– Java Media APIs announced, providing Java access to multimedia sources such as audio, video, 2D and 3D applications, and animation. Java Media APIs link Java to various third-party media transports, containers, and encoding formats.
Feb. 2 – Sun Microelectronics unveils plans to build embedded processors that use Java as their microcode?will be able to run Java programs directly, with no interpreter, presumably much faster and on smaller chips than general-purpose processors would be able to do.
In the end, Sun Microelectronics ships one or two models but the product idea never takes off. For one thing, evolution of Java compilers undercuts need for the concept.
-JavaSoft announces JavaOS, a short-lived attempt to replace Windows.
-Java Developer Services site announced.
-SunSoft ships Java WorkShop, multiplatform development environment for Java programmers.
-Hot Java browser unveiled. This was intended as a demonstration of what a fully Java-enabled browser could do, but it was ahead of its time; it also clashed with Sun’s valued partnership with Netscape.
-“Java Pavilion” of boothlets hosts 100 small companies (many of them startups) showing early Java-based products–mostly developer tools, and mostly quick-changed from C++ and other object languages.

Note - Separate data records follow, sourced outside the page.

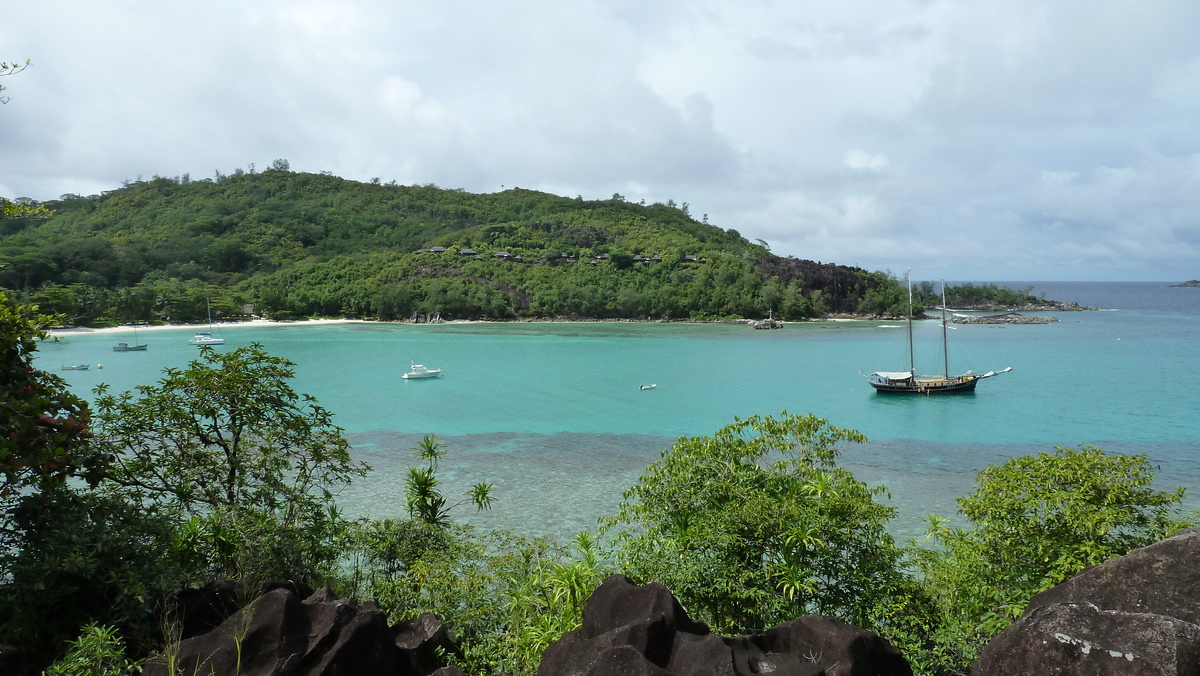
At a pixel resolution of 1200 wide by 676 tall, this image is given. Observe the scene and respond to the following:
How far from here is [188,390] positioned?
7.47 metres

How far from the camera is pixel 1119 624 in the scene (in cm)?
332

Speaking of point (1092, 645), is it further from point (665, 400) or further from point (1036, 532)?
point (665, 400)

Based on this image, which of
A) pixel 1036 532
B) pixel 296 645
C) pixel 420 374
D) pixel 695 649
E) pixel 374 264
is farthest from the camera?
pixel 374 264

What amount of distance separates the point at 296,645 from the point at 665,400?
85.6 ft

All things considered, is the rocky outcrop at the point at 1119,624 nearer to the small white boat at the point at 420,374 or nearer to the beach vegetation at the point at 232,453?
the beach vegetation at the point at 232,453

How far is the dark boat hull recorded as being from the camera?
31.4 metres

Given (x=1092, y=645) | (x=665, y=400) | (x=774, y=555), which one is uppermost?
(x=1092, y=645)

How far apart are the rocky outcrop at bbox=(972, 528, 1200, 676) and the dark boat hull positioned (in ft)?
96.0

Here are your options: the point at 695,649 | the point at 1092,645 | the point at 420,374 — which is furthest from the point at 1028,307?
the point at 695,649

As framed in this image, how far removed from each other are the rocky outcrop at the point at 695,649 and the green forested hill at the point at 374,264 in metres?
61.8

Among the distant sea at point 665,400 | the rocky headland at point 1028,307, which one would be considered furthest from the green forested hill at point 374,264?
the rocky headland at point 1028,307

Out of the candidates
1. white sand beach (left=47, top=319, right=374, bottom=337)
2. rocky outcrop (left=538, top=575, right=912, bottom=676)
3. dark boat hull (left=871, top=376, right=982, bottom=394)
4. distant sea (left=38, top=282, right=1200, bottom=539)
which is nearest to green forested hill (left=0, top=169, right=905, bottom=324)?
white sand beach (left=47, top=319, right=374, bottom=337)

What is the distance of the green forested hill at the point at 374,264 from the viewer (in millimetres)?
73062

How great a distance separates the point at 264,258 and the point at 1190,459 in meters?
104
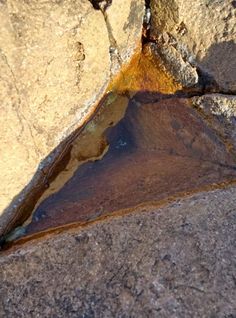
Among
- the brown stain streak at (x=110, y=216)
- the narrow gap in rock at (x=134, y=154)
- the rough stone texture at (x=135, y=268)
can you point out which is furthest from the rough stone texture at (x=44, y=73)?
the rough stone texture at (x=135, y=268)

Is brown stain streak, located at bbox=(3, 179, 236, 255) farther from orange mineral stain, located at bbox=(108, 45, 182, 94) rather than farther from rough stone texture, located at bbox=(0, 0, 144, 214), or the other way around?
orange mineral stain, located at bbox=(108, 45, 182, 94)

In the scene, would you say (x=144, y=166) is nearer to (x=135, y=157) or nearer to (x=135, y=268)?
(x=135, y=157)

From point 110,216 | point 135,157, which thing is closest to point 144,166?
point 135,157

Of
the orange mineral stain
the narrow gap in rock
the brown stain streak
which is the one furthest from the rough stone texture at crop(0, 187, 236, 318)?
the orange mineral stain

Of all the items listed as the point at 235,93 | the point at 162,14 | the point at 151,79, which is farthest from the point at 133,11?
the point at 235,93

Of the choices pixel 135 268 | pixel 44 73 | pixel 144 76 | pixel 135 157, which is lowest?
pixel 135 268

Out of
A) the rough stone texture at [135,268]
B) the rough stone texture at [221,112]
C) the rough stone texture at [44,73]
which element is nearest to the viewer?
the rough stone texture at [135,268]

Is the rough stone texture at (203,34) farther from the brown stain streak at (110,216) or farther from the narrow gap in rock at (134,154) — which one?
the brown stain streak at (110,216)

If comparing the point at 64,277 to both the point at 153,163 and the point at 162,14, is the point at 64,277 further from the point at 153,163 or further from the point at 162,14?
the point at 162,14
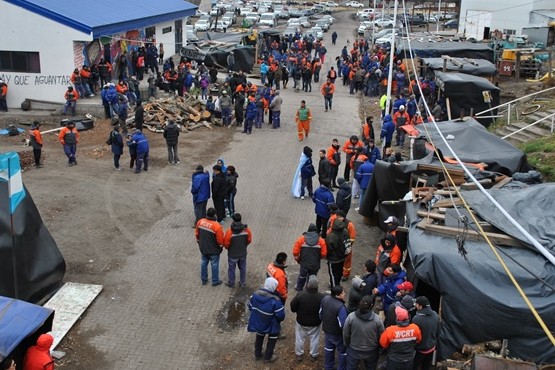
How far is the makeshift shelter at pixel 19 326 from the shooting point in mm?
6957

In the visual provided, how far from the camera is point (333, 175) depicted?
53.6 ft

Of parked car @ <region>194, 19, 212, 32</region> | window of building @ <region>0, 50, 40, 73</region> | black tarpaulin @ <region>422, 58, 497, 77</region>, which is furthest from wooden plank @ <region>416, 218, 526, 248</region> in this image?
parked car @ <region>194, 19, 212, 32</region>

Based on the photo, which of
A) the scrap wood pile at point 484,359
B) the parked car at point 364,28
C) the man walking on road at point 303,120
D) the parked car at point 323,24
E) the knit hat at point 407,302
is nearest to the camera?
the scrap wood pile at point 484,359

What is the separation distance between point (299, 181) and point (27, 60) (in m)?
14.5

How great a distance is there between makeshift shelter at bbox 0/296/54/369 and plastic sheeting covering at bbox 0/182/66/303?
211 cm

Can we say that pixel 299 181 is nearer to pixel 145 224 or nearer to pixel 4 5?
pixel 145 224

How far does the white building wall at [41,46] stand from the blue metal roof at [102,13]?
285 mm

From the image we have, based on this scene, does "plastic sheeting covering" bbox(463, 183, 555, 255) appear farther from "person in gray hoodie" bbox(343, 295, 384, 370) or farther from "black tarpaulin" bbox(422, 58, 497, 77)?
"black tarpaulin" bbox(422, 58, 497, 77)

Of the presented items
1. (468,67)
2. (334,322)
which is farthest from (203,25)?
(334,322)

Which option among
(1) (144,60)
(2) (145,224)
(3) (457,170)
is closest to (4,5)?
(1) (144,60)

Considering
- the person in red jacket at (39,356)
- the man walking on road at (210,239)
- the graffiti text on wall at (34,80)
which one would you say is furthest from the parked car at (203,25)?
the person in red jacket at (39,356)

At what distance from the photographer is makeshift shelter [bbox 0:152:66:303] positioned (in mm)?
9508

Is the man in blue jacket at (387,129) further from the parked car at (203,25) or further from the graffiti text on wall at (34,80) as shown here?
the parked car at (203,25)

July – MS Internet Explorer V 3.0B2 includes support for Java applets.
August – Leading VC firm Kleiner Perkins Caufield and Byers (KPCB) announces Java Fund with $100 million to invest in Java-specific startups. First beneficiaries are Marimba and Active Software. (Interest in Java Fund fades with market crash, but Marimba and Active Software are still around.)
Summer – Developers band together to form Java Lobby to pressure vendors to ensure that developer needs are considered in the heat of competitive battle. By mid-1999, Java Lobby can claim 36,000 Java developer-members.
Summary of 1996: Most major vendors have announced some Java technology license, and many have actually shipped product. All the object-language vendors are offering Java products. Lesser-known object languages face eclipse. Difficulty in making Java work on clients (especially due to discrepancies between Microsoft’s Internet Explorer and Netscape’s browser VMs) cause Java corporate developer enthusiasts to start viewing Java as more valuable on server side.